◆ **TEXT BLOCK**:
'''

This is potentially the best post I have ever seen on data integrity testing. I believe data engineering reliability is probably the single biggest area of weakness in sophisticated data organizations today, and almost every organization could learn a lot from the CI practices outlined in this post.
Google Cloud Composer is now in Beta
Speaking of Airflow…
Today, Google Cloud is announcing the beta launch of Cloud Composer, a managed Apache Airflow service, to make workflow creation and management easy, powerful, and consistent.
Over the past 2-3 years, Airflow has gone from being one option for orchestration to being the option for orchestration. It’s now an Apache project, has hundreds of contributors, and I almost never find myself having conversations about what were previously other solutions to this problem (Luigi, Azkaban, Oozie…).
There are certainly other managed Airflow solutions, but this is the first one released by a major cloud provider to my knowledge, which means its going to be a lot cheaper than the other options out there today. Likely more reliable, too.
If you’re running Airflow and managing the infrastructure yourself, this deserves a look.
Command Line Tricks For Data Scientists
Aspiring to master the command line should be on every developer’s list, especially data scientists. Learning the ins and outs of your terminal will undeniably make you more productive.
I really could not agree more. I’ve personally made the transition from GUI to command line over the past two years and, while still not an expert by any stretch, am now far more efficient for it. This post includes basic stuff (like head) but eventually gets pretty real with sed and awk.

'''

◆ **PROBLEM REQUIREMENTS**:
Answer these from the text on data tools above:
1. What is Cloud Composer?
2. Which three earlier orchestration tools does the writer name?
3. Which two command-line tools does the post on command line tricks eventually get into?

◆ **DATA**:
'''

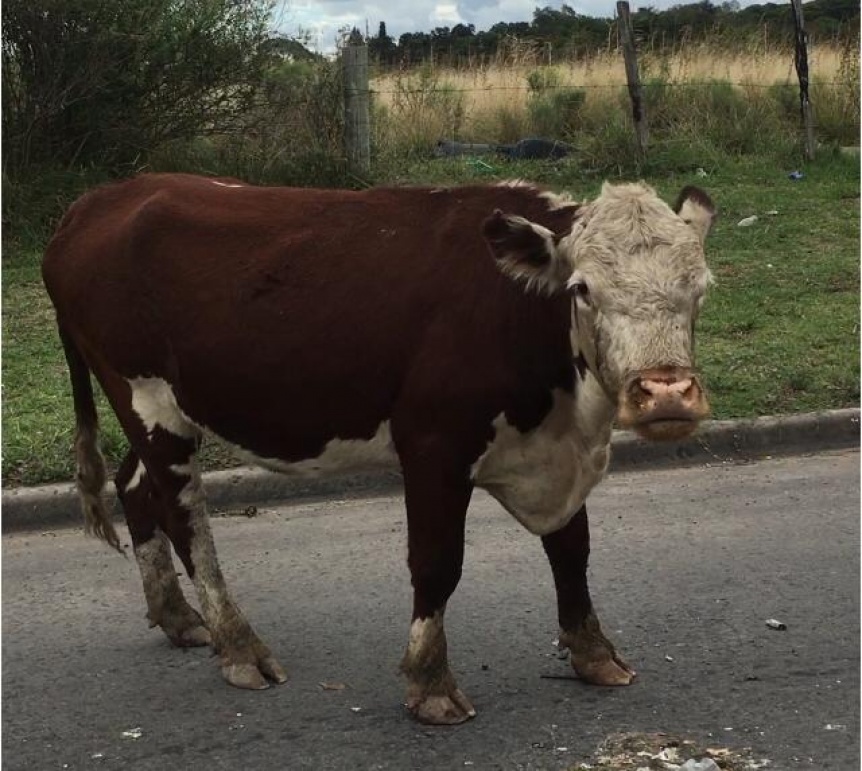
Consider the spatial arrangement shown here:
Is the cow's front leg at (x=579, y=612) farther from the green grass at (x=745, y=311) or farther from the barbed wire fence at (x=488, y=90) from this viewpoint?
the barbed wire fence at (x=488, y=90)

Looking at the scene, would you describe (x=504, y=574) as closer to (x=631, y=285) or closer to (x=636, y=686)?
(x=636, y=686)

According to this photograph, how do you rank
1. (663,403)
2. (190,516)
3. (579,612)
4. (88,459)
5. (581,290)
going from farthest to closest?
(88,459), (190,516), (579,612), (581,290), (663,403)

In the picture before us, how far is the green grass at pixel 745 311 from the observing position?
6305 mm

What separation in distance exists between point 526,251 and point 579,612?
1308 millimetres

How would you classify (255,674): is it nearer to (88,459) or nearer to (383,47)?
(88,459)

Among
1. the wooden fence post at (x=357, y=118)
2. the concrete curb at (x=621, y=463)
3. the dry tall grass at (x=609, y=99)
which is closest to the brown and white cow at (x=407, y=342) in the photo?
the concrete curb at (x=621, y=463)

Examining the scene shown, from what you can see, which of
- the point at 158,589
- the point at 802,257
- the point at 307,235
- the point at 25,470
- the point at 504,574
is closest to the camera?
the point at 307,235

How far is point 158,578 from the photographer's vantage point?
425 centimetres

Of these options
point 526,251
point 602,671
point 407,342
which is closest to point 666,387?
point 526,251

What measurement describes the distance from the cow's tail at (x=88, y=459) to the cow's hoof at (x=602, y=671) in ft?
6.03

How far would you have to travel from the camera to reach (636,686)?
12.6ft

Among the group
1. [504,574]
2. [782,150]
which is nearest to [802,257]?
[782,150]

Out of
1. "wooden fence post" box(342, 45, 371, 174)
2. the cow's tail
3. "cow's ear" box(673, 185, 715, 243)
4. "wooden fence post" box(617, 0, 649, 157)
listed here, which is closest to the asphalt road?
the cow's tail

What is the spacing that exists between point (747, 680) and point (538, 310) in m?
1.46
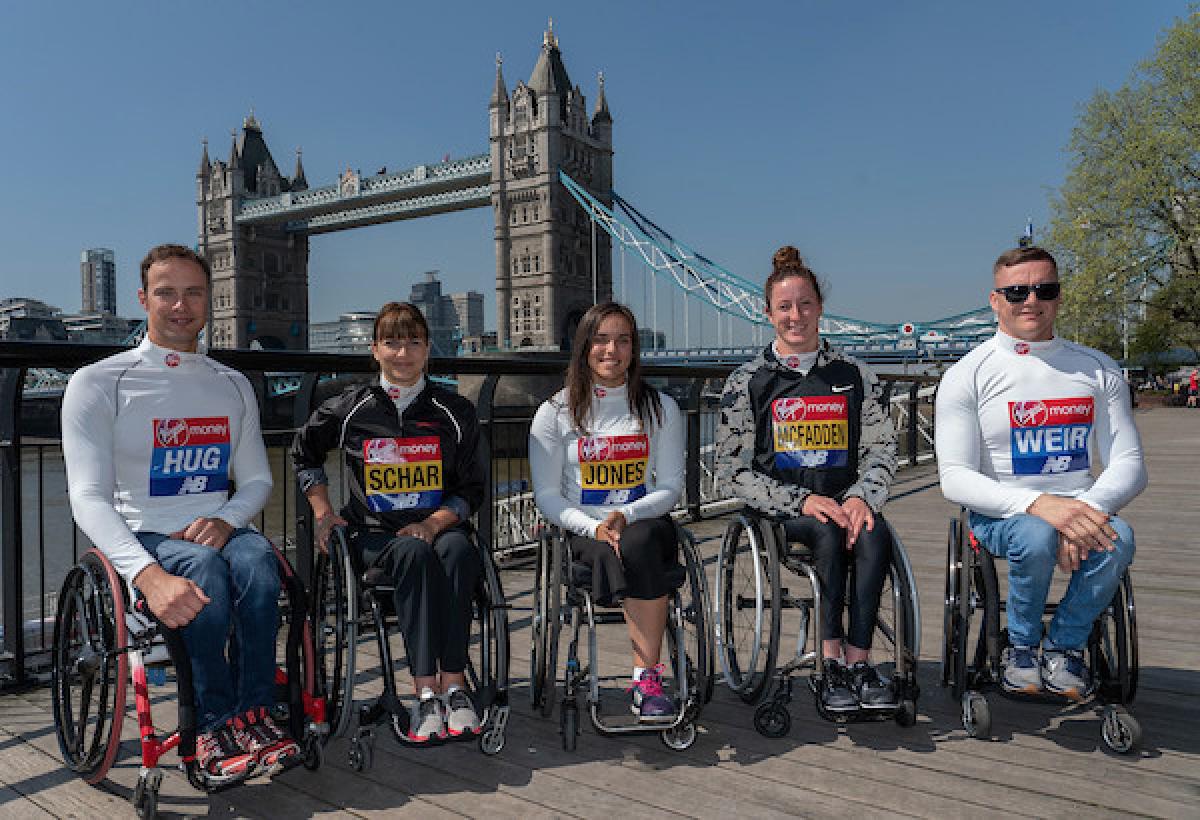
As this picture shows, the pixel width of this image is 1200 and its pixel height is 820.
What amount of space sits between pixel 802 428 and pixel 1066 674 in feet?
3.09

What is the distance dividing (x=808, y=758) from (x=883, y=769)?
183 millimetres

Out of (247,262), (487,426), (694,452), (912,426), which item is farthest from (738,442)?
(247,262)

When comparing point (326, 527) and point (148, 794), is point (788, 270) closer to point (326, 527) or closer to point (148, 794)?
point (326, 527)

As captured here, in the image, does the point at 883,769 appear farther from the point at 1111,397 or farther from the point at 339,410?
the point at 339,410

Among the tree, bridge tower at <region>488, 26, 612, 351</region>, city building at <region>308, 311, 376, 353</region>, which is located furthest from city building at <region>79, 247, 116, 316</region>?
the tree

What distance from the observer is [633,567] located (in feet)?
7.48

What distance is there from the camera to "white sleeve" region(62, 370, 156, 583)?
194cm

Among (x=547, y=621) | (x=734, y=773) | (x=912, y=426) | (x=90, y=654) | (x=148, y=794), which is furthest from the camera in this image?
(x=912, y=426)

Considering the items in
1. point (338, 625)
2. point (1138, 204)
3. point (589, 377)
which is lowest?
point (338, 625)

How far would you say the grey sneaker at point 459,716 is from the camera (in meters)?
2.10

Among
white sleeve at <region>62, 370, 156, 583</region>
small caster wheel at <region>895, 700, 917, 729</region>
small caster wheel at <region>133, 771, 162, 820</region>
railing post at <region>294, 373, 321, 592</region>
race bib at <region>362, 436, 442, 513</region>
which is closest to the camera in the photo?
small caster wheel at <region>133, 771, 162, 820</region>

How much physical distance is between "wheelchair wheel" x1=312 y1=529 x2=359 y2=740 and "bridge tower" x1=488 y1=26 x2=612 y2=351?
178 feet

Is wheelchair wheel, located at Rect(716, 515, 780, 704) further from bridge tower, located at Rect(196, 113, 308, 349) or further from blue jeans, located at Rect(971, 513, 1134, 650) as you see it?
bridge tower, located at Rect(196, 113, 308, 349)

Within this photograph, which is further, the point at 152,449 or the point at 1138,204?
the point at 1138,204
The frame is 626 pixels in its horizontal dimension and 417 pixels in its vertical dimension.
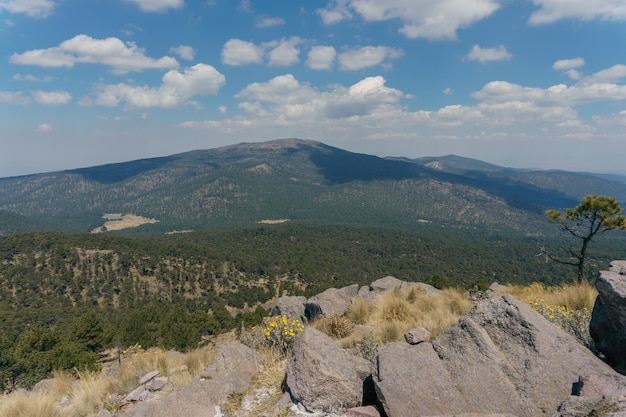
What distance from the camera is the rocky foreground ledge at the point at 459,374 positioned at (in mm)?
4910

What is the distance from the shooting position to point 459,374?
5.35m

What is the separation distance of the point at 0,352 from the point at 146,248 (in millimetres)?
95223

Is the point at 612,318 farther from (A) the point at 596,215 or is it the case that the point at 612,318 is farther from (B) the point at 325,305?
(B) the point at 325,305

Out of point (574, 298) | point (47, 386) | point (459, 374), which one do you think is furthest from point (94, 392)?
point (574, 298)

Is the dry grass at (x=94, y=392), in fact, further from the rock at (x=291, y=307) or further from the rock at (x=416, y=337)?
the rock at (x=291, y=307)

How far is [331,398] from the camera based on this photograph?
5.76 meters

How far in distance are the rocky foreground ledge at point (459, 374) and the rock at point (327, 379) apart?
2cm

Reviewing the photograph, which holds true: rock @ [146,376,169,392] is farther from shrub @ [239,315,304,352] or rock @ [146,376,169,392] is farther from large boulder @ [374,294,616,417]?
large boulder @ [374,294,616,417]

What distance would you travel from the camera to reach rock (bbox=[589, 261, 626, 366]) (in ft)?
18.3

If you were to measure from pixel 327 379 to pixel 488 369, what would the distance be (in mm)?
2826

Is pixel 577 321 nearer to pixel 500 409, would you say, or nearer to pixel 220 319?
pixel 500 409

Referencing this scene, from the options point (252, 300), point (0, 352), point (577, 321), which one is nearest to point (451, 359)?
point (577, 321)

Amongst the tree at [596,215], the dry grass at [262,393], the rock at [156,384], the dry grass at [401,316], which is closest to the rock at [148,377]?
the rock at [156,384]

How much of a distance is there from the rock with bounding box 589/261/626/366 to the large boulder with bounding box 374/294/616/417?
0.80 meters
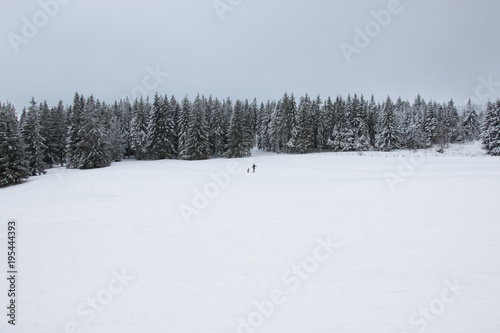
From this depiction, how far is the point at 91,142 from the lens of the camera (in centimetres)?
4369

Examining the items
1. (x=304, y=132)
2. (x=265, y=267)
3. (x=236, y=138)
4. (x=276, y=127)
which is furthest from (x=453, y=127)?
A: (x=265, y=267)

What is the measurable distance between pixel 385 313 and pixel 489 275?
3865 millimetres

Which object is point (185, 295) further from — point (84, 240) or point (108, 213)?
point (108, 213)

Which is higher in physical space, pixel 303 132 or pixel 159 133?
pixel 303 132

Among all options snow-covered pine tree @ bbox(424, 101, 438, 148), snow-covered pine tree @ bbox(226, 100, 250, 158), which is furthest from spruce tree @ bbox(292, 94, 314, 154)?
snow-covered pine tree @ bbox(424, 101, 438, 148)

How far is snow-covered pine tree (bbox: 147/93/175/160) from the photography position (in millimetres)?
52906

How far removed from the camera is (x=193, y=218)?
13.2 m

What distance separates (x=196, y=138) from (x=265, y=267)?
155 ft

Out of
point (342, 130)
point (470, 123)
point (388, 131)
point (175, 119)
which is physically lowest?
point (388, 131)

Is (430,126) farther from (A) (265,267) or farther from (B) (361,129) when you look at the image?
(A) (265,267)

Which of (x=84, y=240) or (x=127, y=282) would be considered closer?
(x=127, y=282)

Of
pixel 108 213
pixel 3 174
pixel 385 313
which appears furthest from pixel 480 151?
pixel 3 174

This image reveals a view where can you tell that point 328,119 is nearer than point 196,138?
No

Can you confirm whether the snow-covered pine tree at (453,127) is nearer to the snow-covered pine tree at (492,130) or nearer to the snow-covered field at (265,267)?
the snow-covered pine tree at (492,130)
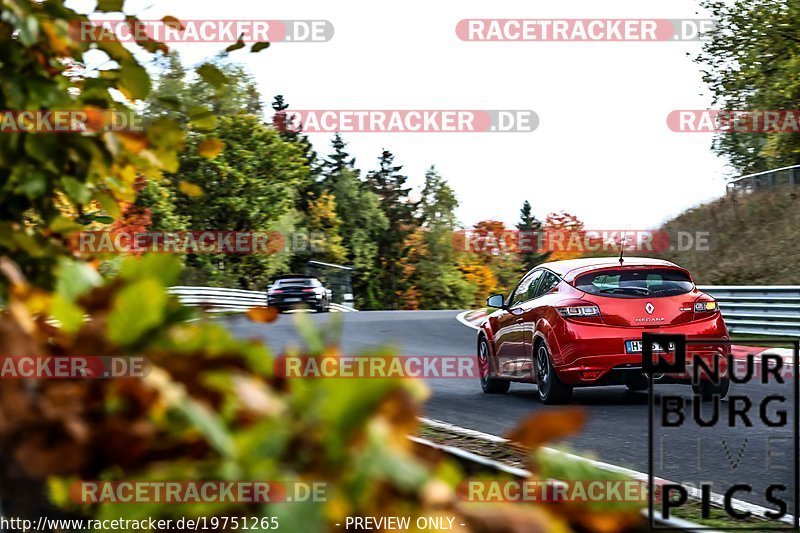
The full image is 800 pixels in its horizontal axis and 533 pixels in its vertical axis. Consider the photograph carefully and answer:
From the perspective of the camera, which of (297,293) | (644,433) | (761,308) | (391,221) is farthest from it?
(391,221)

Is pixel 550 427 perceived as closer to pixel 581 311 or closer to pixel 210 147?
pixel 210 147

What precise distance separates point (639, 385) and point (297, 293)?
32.7m

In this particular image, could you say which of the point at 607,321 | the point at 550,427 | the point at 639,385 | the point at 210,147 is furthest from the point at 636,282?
the point at 550,427

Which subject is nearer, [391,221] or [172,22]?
[172,22]

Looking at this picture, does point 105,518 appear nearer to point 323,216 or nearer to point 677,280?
point 677,280

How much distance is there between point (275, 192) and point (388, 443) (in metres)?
61.3

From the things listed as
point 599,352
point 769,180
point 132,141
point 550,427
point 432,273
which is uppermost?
point 769,180

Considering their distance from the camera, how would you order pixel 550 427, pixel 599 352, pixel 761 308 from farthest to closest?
pixel 761 308 < pixel 599 352 < pixel 550 427

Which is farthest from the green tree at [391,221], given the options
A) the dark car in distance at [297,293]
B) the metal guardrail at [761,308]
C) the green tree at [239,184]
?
the metal guardrail at [761,308]

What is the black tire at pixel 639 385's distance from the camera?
36.8 feet

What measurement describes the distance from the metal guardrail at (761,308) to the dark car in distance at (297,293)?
21.9 m

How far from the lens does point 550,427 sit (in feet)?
4.78

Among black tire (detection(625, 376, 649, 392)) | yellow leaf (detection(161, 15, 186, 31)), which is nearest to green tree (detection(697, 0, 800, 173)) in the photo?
black tire (detection(625, 376, 649, 392))

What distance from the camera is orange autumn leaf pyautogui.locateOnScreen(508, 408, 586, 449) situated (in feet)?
4.71
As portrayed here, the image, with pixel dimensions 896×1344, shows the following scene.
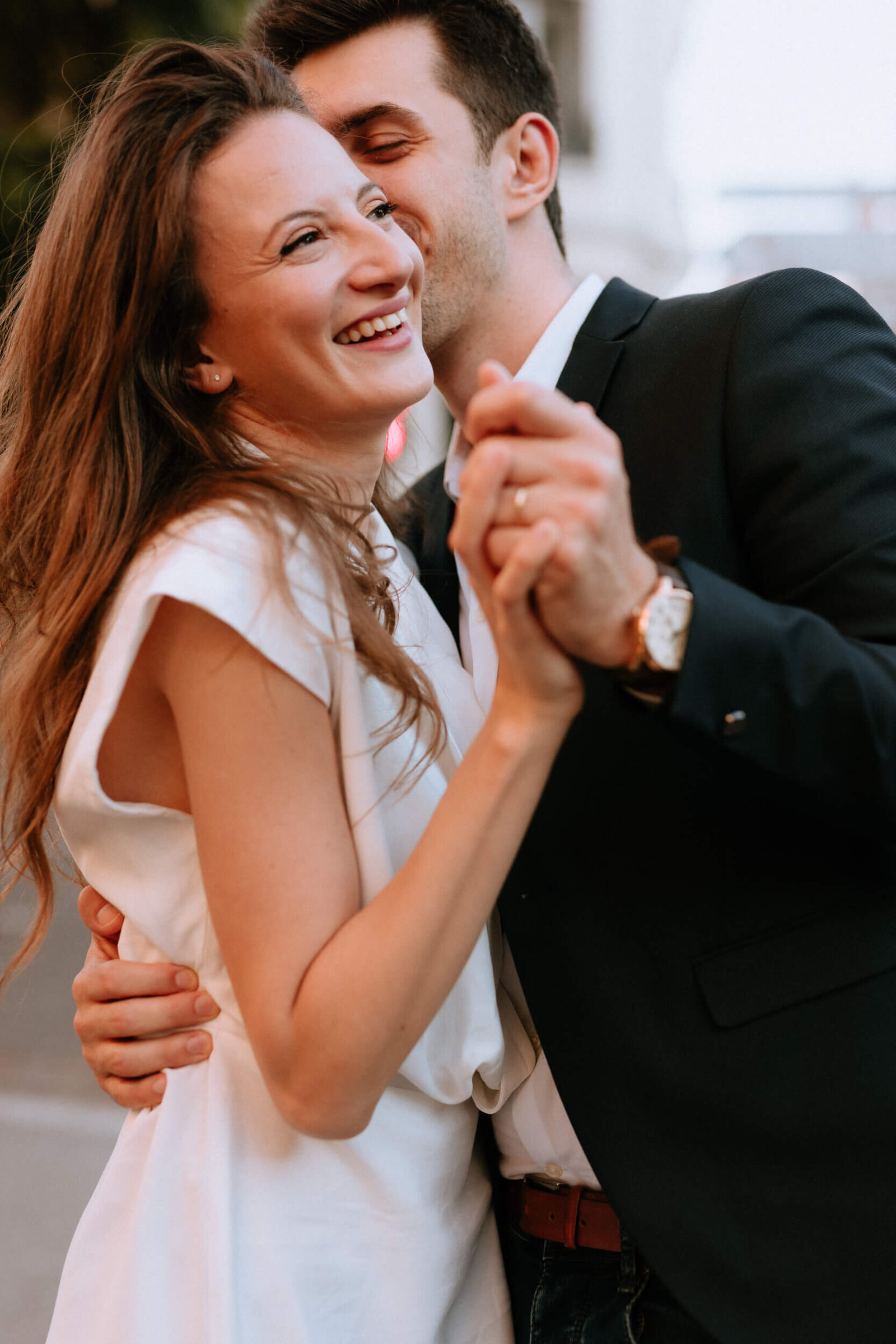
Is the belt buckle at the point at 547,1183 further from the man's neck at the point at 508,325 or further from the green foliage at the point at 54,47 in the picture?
the green foliage at the point at 54,47

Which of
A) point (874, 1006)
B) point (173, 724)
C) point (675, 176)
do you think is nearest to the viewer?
point (173, 724)

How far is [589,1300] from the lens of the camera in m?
1.58

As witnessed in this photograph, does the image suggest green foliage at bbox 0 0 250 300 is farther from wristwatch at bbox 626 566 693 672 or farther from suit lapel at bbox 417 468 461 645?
wristwatch at bbox 626 566 693 672

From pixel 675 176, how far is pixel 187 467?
50.0ft

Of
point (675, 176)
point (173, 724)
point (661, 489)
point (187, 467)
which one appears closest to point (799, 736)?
point (661, 489)

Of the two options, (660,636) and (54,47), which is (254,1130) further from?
(54,47)

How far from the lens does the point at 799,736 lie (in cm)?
119

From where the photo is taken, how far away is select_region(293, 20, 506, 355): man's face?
7.31 feet

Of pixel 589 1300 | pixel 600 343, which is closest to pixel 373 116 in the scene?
pixel 600 343

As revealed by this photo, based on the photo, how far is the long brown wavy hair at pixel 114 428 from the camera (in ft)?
4.42

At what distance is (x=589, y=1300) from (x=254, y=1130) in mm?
Answer: 558

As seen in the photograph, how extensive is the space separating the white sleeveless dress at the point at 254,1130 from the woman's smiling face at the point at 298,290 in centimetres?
31

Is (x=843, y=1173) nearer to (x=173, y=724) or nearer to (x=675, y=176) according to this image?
(x=173, y=724)

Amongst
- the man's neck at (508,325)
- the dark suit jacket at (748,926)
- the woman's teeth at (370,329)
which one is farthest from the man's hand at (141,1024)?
the man's neck at (508,325)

'''

◆ **RESULT BELOW**:
1. A managed Apache Airflow service from Google Cloud, announced in beta.
2. Luigi, Azkaban and Oozie.
3. sed and awk.